El confinamiento, el mayor enemigo de la ficción

Confinamiento y ficción no funcionan. Foto: Pixabay.

Confinamiento y ficción no funcionan. Foto: Pixabay.

Por CLARA OBLIGADO

En estos días de aislamiento en los que todos hemos echado mano de los recursos más variados, se ha repetido sin cesar que los que nos dedicamos a los libros estábamos mejor pertrechados para soportar el encierro que los que no tienen la costumbre de acercarse a la cultura. Más aún, se ha insistido en que, si se es escritor, la reclusión y el silencio, el sosiego necesario iban a enriquecer nuestra tarea y nos iban a dejar en mejor situación que a aquellos que no están demasiado acostumbrados a asomarse a su mundo interior. Pero yo no he sido capaz de escribir ni una línea de ficción; tampoco he podido leerla. La mayoría de los textos que la literatura ha producido sobre la peste se han escrito muchos años más tarde, cuando la epidemia ya había sido masticada y digerida.

Tiempo y sosiego, pocos estímulos externos, y una quietud obligatoria parecían ser el escenario perfecto para nuestra tarea. Es cierto que Cervantes empezó a escribir El Quijote en el confinamiento, Irene Némirowsky redactaba sus libros perseguida por los nazis y Gramsci cambió la teoría política desde la cárcel.

Pero las cosas no siempre son así, y no todos somos tan geniales. Por un lado, el aislamiento que se necesita para escribir no es justamente el de una pandemia, aunque algunos temperamentos muy particulares puedan convertirlo en un paréntesis creativo. Desde mi punto de vista, es cierto que la lectura ayuda a la soledad, y que la escritura es también un oficio que pide un aislamiento creativo. Pero en estos días, cuando todo lo que nos rodeaba era tristeza, yo no he sido capaz de colocarme en la posición que hace falta la escritura. La escritura, cuando es medianamente sincera, pide que nos permitamos cierta fragilidad, que dejemos de lado los diversos trajes y corazas que utilizamos para sobrevivir y que liberemos algo que viene desde dentro y que fluye sin diques. La ficción, pues, pide cierta valentía que había que sumar al estado quebradizo en el que nos dejó la pandemia. Yo no he sido capaz, en estos días, de escribir ni una línea de ficción, y tampoco he podido leerla. Curiosamente, la mayoría de los textos que la literatura ha producido sobre la peste se han escrito muchos años más tarde, cuando la epidemia ya había sido masticada y digerida.

En cambio la época sí me ha permitido reflexionar, leer y escribir ensayo, incluso me lo pedía el cuerpo, y salgo del aislamiento con un libro terminado y un pinzamiento en la columna, porque entre la falta de ejercicio y el oficio de escritora, que no es justamente gimnástico, la espalda se resiente.

Otras cosas he conseguido también durante el encierro. Por un lado, he podido continuar con mis talleres de manera virtual, invitando a los participantes a cambiar tanto el formato como la actitud frente a las clases. Y así he recuperado algunos de los privilegios que, sin duda alguna, la literatura otorga. Si algo me han regalado los libros, en estos tiempos sin certezas, es la posibilidad de observar el pasado desde la literatura misma y de analizar cómo otros autores, y otras épocas, han hablado del tema de la peste, cómo la han vencido, y qué reflexiones han hecho después.

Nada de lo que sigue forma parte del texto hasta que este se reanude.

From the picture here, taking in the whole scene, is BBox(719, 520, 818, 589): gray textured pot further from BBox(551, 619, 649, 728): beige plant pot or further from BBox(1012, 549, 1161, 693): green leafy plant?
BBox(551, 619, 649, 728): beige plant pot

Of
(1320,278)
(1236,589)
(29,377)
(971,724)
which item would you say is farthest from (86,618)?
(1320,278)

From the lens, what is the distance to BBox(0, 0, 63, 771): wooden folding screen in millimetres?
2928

Con estas lecturas, y estas vacilaciones, he organizado la actividad del Taller, que consistió en leer el Decamerón y en escribir nuestros propios relatos en torno al tema de la peste. El Decamerón es un libro que no sólo da cuenta de una de las más grandes epidemias que sufrió la humanidad, sino que también pinta las estrategias que se utilizaron para superarla: el humor, el dolor, el erotismo y la confianza en que la vida continúa. Además, después de ese período oscuro, la eclosión artística del Renacimiento fue un atisbo de esperanza y llega a nosotros con su promesa de compensación y de alegría.

Durante dos meses hemos organizado cursos ampliados, en los que muchos de los participantes hablaron de temas que conocían bien, como la música, la pintura, los jardines y muchos más que se sumaron a las clases habituales; fue una generosa experiencia de conocimiento compartido.

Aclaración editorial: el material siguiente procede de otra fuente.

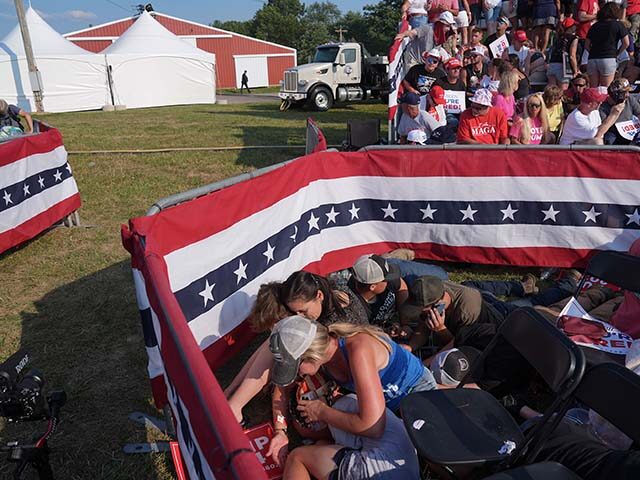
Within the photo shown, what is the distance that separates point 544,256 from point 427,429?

Los tiempos vuelven, poco a poco, a aquello que se ha dado en llamar la “nueva normalidad”, expresión sin duda extraña, porque toda normalidad supone cierta dosis de costumbre, y nosotros también hemos regresado también a nuestras clases de siempre.

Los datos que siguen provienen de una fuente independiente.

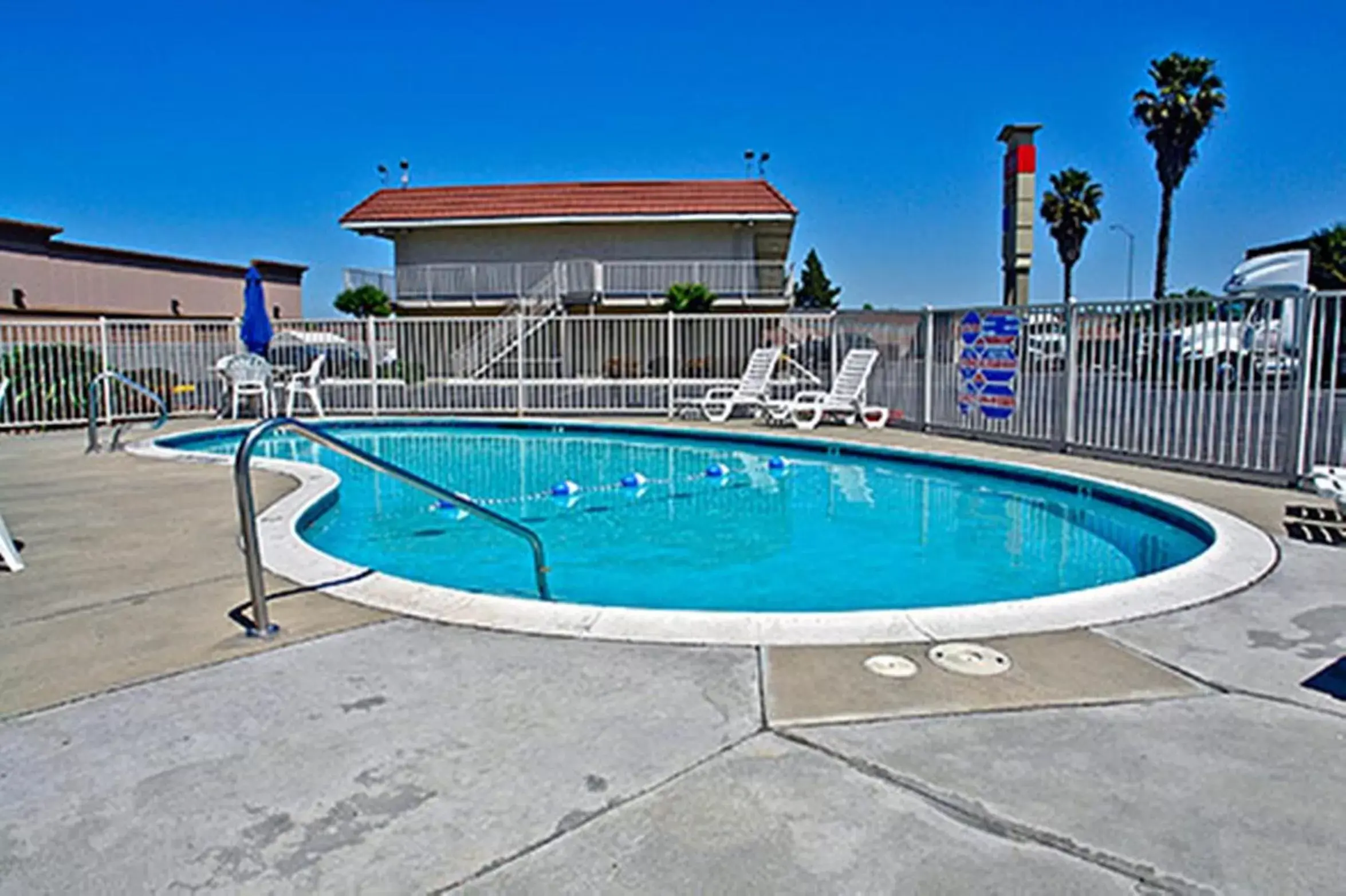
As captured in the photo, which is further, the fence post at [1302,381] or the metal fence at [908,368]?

¿Es esto nuevo? No, no lo es, y no sabemos muy bien qué nos espera. Pero en estos tiempos de naufragio hemos constatado, una vez más, que la cultura, como acción común, es muchísimo más consoladora que la solitaria exaltación del individualismo, que es un espacio de reflexión capaz de soportarnos en las vacilaciones de una tormenta.